REQUEST ▸ Change "flag" to "banner" in the data below, starting at the line that contains "Noblesse - Manhwa chapter 405 - page 52" and ending at the line that contains "Wings of Victory flag". Rewrite only those lines, otherwise unchanged and without the pictures.

*** Opening THE RECORDS ***

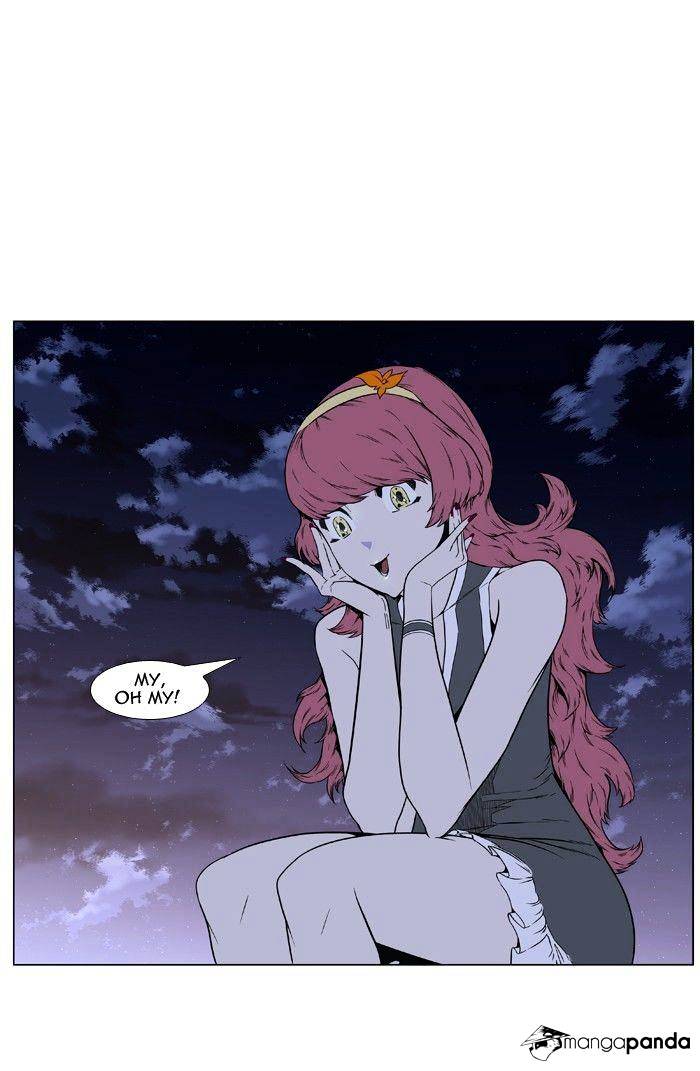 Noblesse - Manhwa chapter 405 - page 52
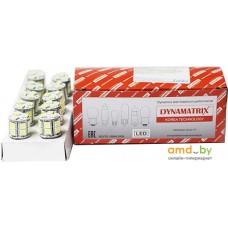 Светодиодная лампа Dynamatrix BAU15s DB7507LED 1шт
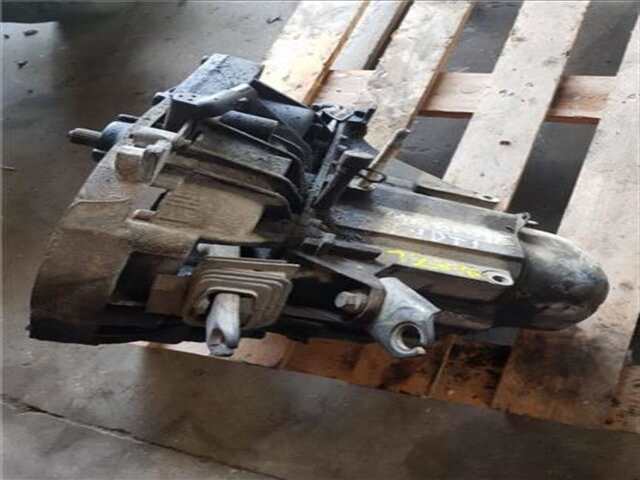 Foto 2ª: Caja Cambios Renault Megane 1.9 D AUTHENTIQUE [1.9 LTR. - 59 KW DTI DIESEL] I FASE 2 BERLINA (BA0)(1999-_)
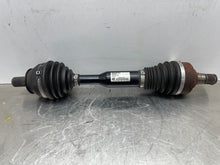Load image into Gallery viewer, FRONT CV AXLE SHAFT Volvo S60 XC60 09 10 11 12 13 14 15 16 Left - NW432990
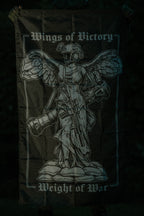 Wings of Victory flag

*** Closing THE RECORDS ***
*** Opening THE RECORDS ***

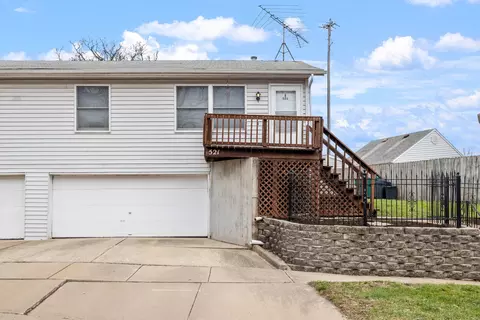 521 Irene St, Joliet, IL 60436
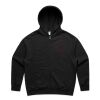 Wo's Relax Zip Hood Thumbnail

*** Closing THE RECORDS ***

TASK ANSWER ▸
 Noblesse - Manhwa chapter 405 - page 52
 Светодиодная лампа Dynamatrix BAU15s DB7507LED 1шт
 Foto 2ª: Caja Cambios Renault Megane 1.9 D AUTHENTIQUE [1.9 LTR. - 59 KW DTI DIESEL] I FASE 2 BERLINA (BA0)(1999-_)
Load image into Gallery viewer, FRONT CV AXLE SHAFT Volvo S60 XC60 09 10 11 12 13 14 15 16 Left - NW432990
 Wings of Victory banner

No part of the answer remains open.